Parshall noted that Adequate Yearly Progress benchmarks, under the federal No Child Left Behind Act, continue to increase.

“We are being set up for failure because it is nearly impossible to achieve at great levels when the number of teachers is reduced as well as increasing the student/teacher ratio. Closing Buckhorn will force the student/teacher ratio to increase,” she said.

She asked what the plan is for eliminating the $2.3 million revenue shortfall in the coming fiscal year.

“No one, to my knowledge, has seen a copy of next year’s budget. The shortfalls, the savings, the spending, etc. How can we make responsible decisions without seeing the numbers first? Is our budget so dismal that the only solution is to close a school?

“Closing a school should be a last ditch effort, not the first item recommended. It would be more financially responsible to trim extra programs rather than close down an entire school,” she said.

Julie Hamby, a Buckhorn parent, said staff had been “basically threatened” about speaking at the meeting and told they would be fired if they discussed the proposed consolidation.

Buffy Gill, a teacher, denied that staff had been pressured to keep quiet.

She attempted to move the debate away from a comparison of the virtues of various elementary schools in the division.

“My children attend Chase City, and I’ve been blessed with wonderful experiences,” she said.

Gill said the Buckhorn community is not concerned about the quality of the schools they would be entering, but rather with the children entering schools that are at or near capacity.

She said teachers would forego raises now to keep Buckhorn open.

“When the economy does turn around, we would like to hear talk of raises,” she added.

Others debate numbers

Kent Wise asserted that Thornton’s projections underestimate the number of students in the system, “making the closing of any elementary school impossible.”

C.J. Dean referred to an Excel spreadsheet and said 55 students have not been accounted for in enrollment projections for the coming year.

Dean said a division-wide enrollment projection of 2,218 is based on Thornton’s projection that the Chase City fifth grade would be eliminated because the incoming 5th grade population will decline. Additionally, one pre-k and two kindergarten classes would have to be eliminated if the teaching staff at South Hill Elementary is not increased, he said.

“Pre-K is traditionally in Mecklenburg County has been reserved for the children that have needs,” he said.

“Can we legally deny access to kindergarten age students?”

Quoting statistics from the Virginia Department of Education website, fourth grade parent Marah Michael questioned the safety of county schools where Buckhorn students would attend.

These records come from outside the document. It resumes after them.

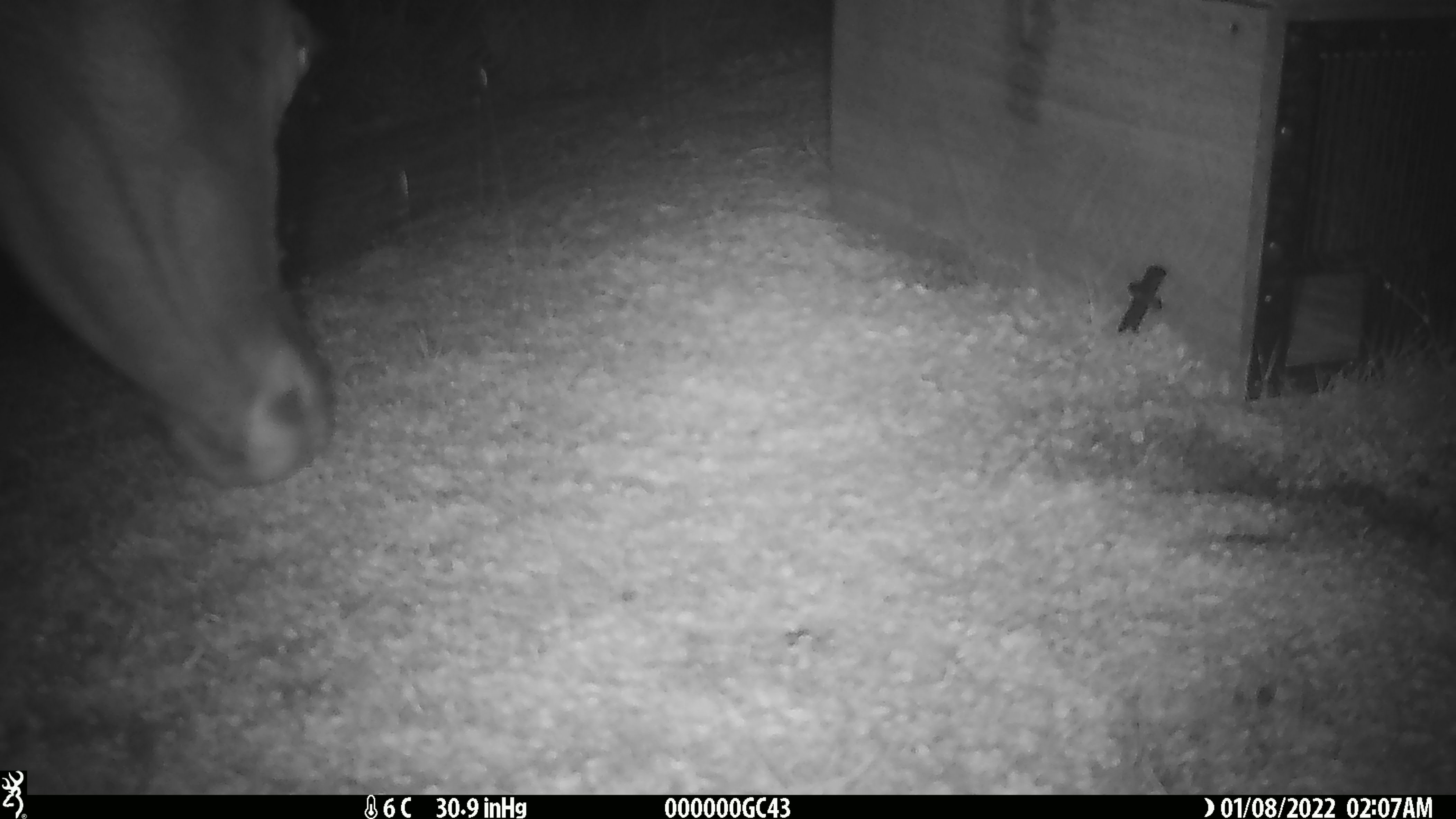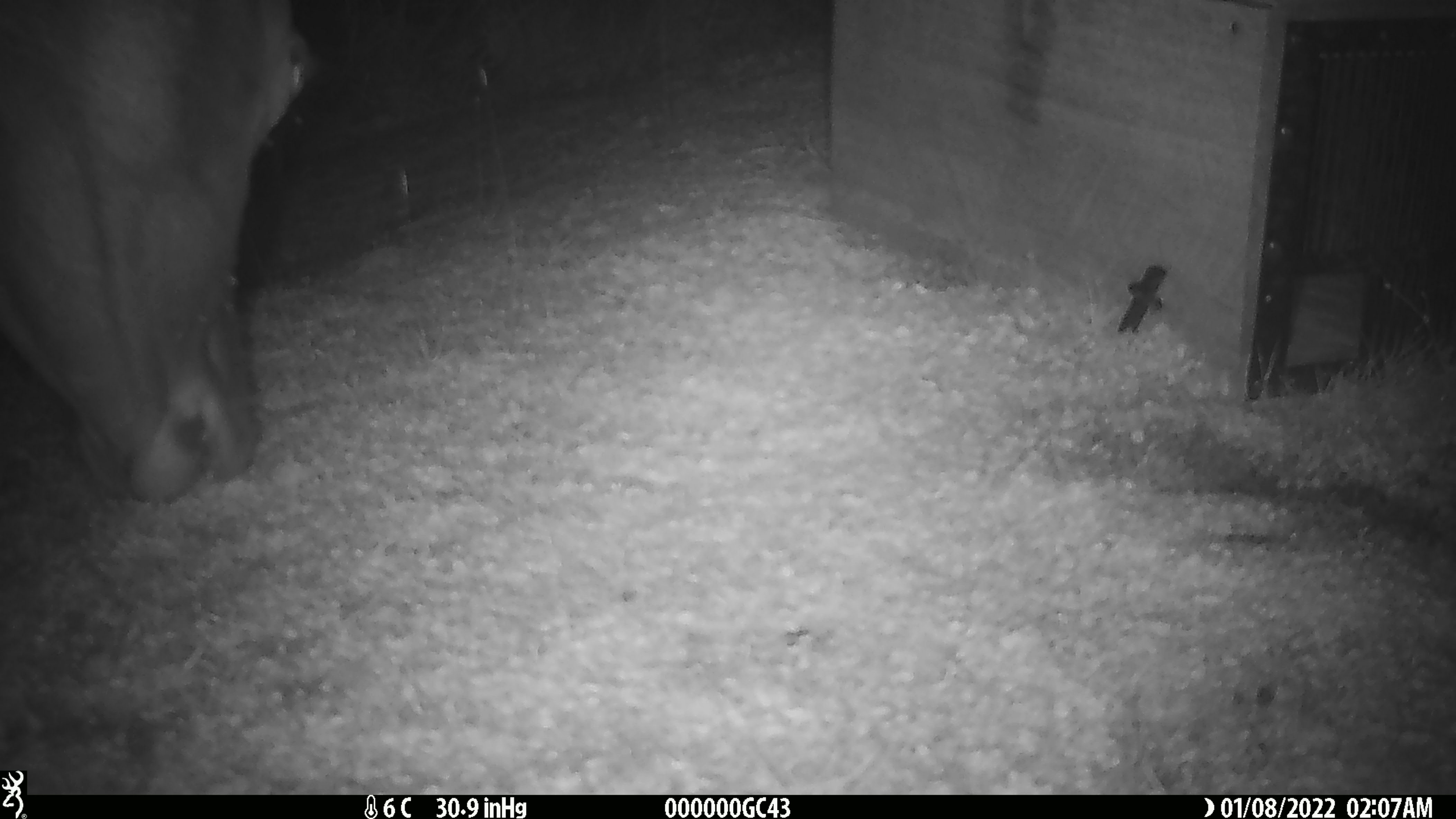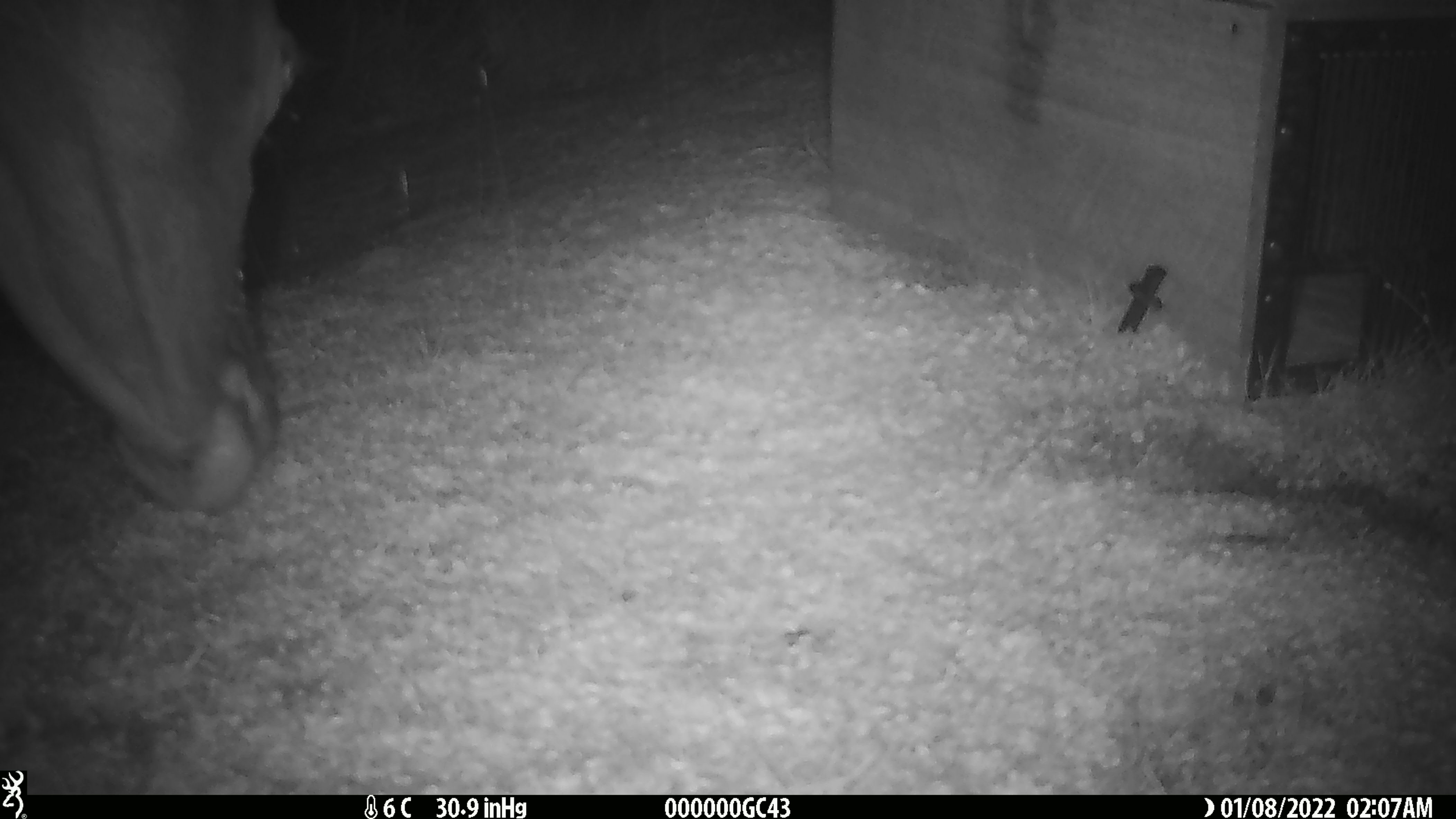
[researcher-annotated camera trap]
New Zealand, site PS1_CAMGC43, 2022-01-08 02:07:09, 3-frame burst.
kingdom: Animalia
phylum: Chordata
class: Mammalia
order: Artiodactyla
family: Cervidae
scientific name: Cervidae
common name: deer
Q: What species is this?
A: Deer (Cervidae).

She said the DOE tracks incidents that could affect safety, including weapons offenses, including offenses against fellow students and staff, alcohol and tobacco violations, disorderly behavior and technology offenses. She said she totaled all the incidents for the 2009-10 year and found the following:

n Clarksville, 268 recorded incidents, 1 per 1.7 students;

n South Hill, 236 incidents, 1 per 2.9 students;

n Chase City, 132 incidents, 1 per 3.8 students;

n Buckhorn, 28 incidents, 1 per 9.6 students.

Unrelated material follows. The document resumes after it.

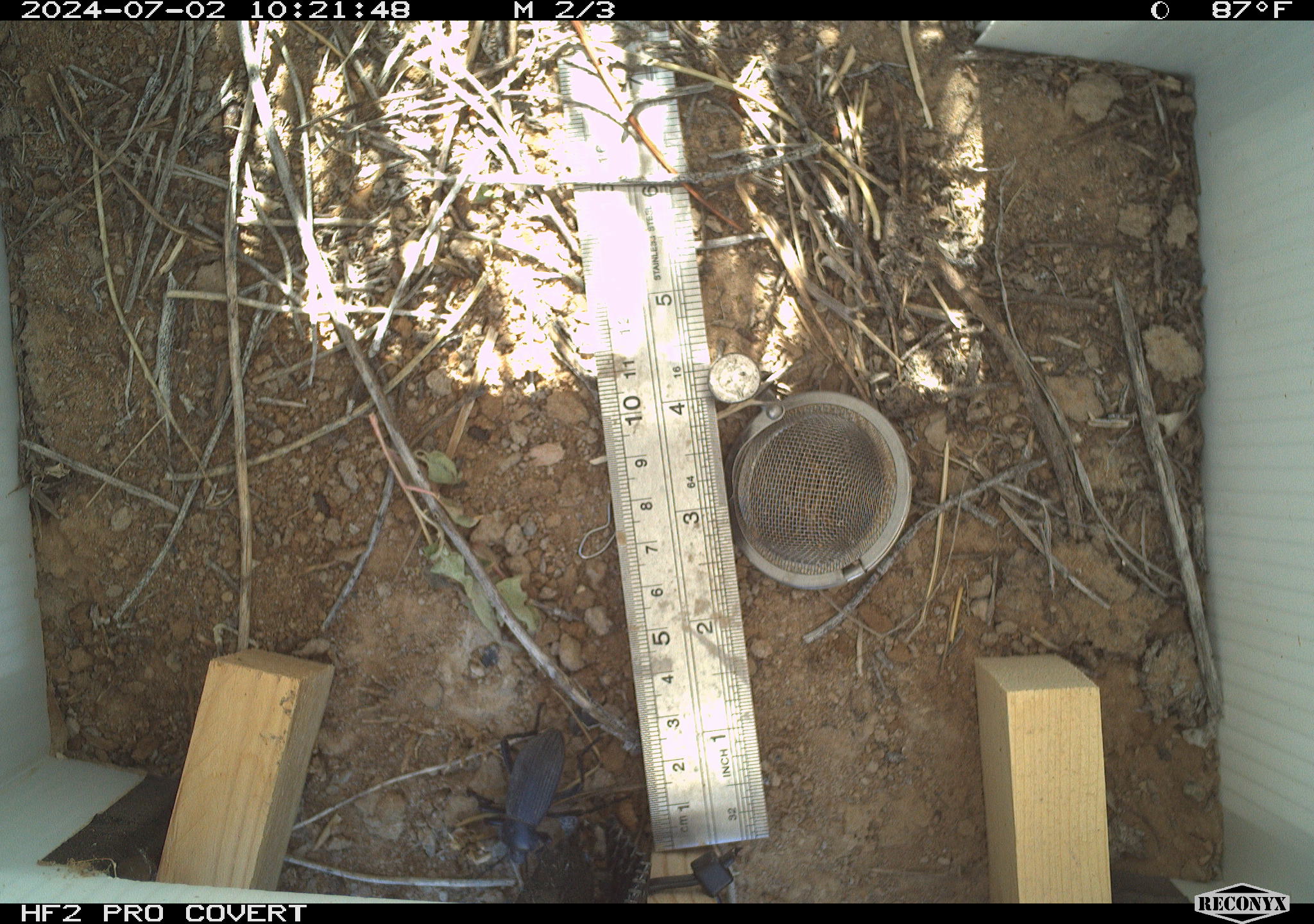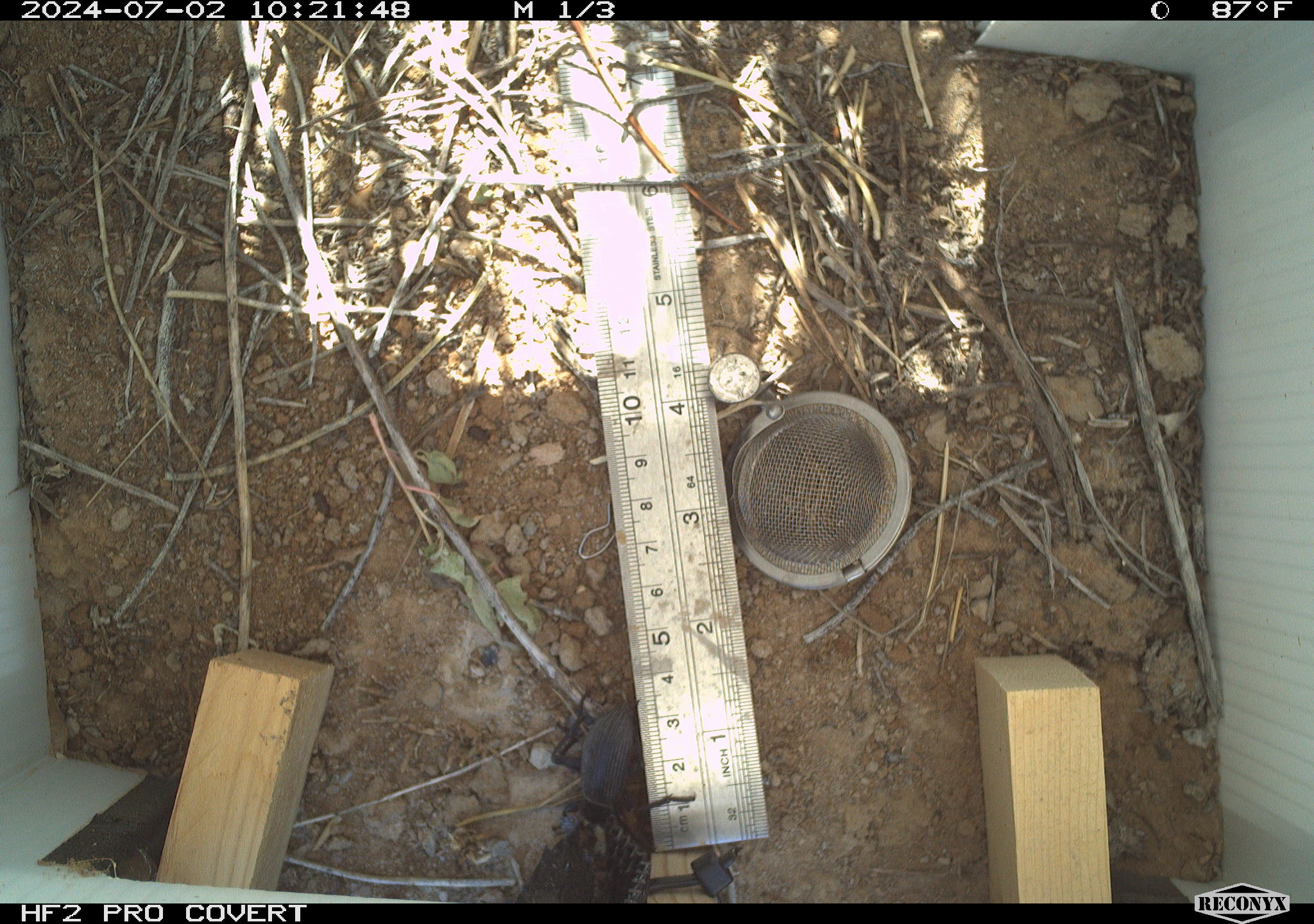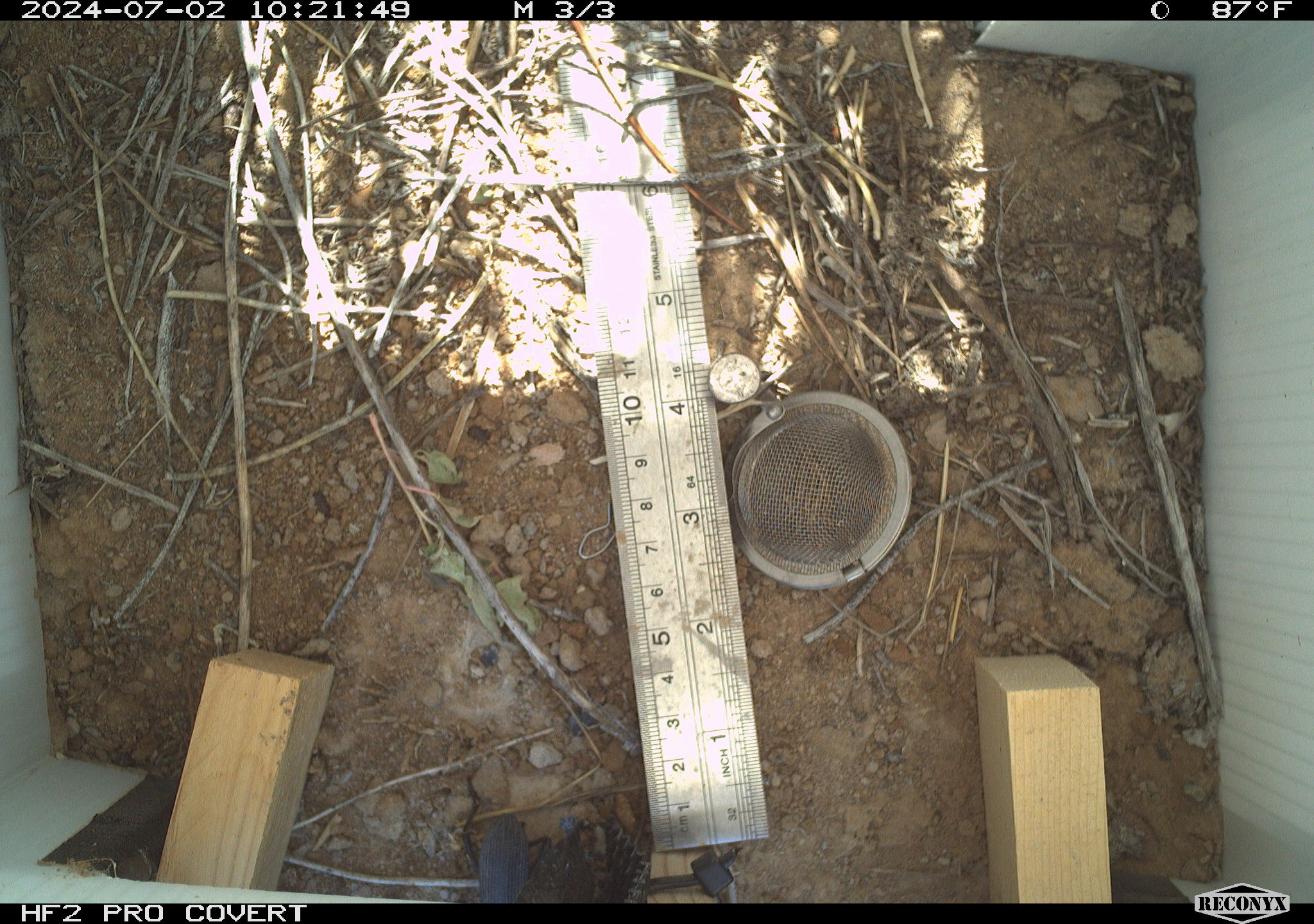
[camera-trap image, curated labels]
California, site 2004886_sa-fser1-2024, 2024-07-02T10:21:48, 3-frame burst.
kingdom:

“That tells me Buckhorn has the most respect for teachers and peers as well. Why are not other schools trying to reach the standards set by Buckhorn?” she asked.

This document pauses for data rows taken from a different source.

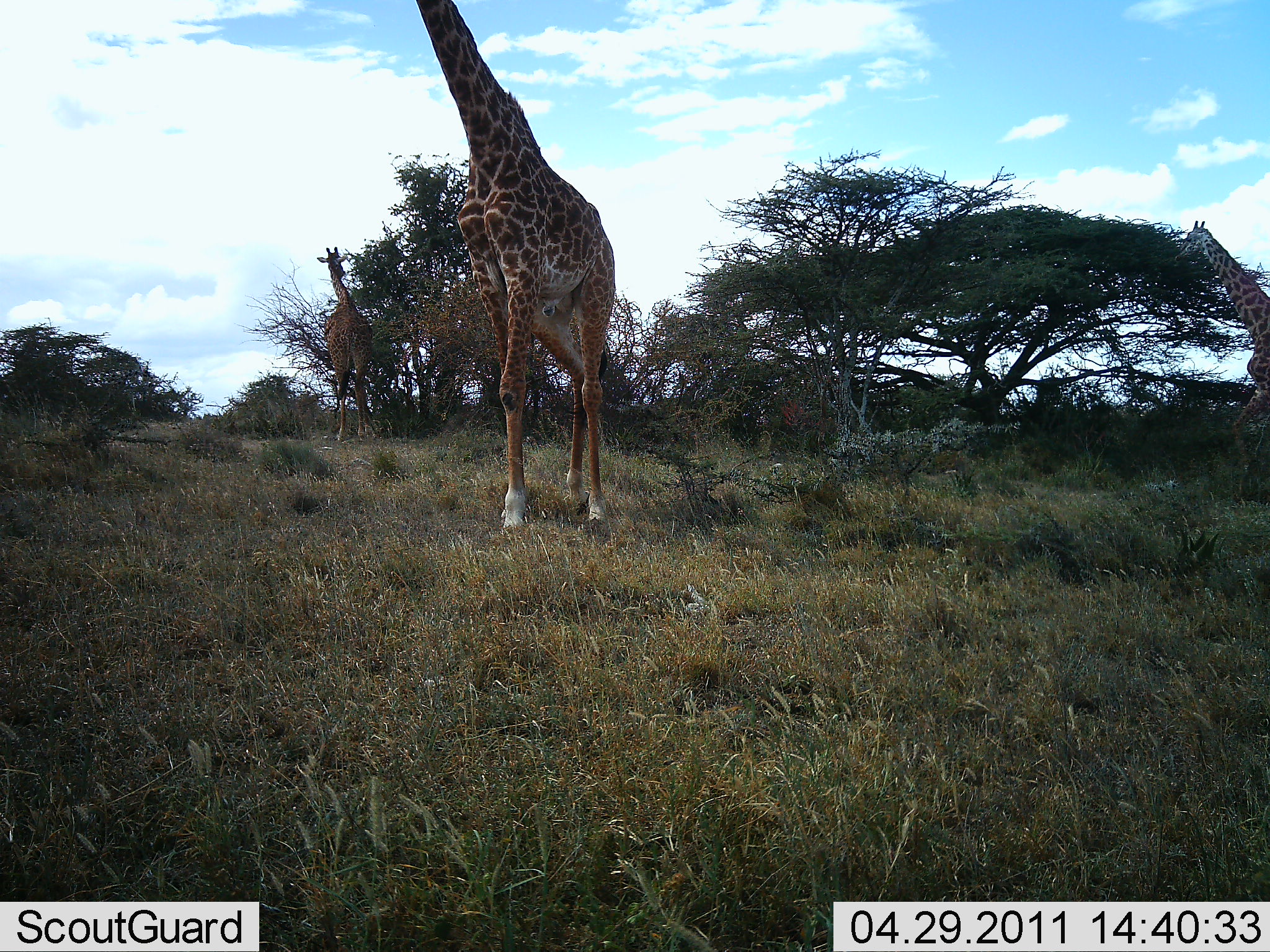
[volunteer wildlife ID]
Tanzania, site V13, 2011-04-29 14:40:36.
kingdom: Animalia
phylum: Chordata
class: Mammalia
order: Artiodactyla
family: Giraffidae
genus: Giraffa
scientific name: Giraffa camelopardalis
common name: giraffe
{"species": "giraffe (Giraffa camelopardalis)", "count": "3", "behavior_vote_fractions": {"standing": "82%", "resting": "0%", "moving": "45%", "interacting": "0%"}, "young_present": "0%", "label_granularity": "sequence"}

Her daughter, Holly, a sixth grade student at Park View Middle School, told the audience she had entered Buckhorn after attending a school with 1,000 students.

The final speaker of the evening was 10-year-old Tristan, a 5th grader at Buckhorn who asked what would become of the great teachers and awesome students if the school is closed. At Buckhorn she received attention from the teachers and found it easier to form friendships with classmates, she said.

“We have the right to say ‘no,’” she asserted.

The sound of applause filled the crowded room.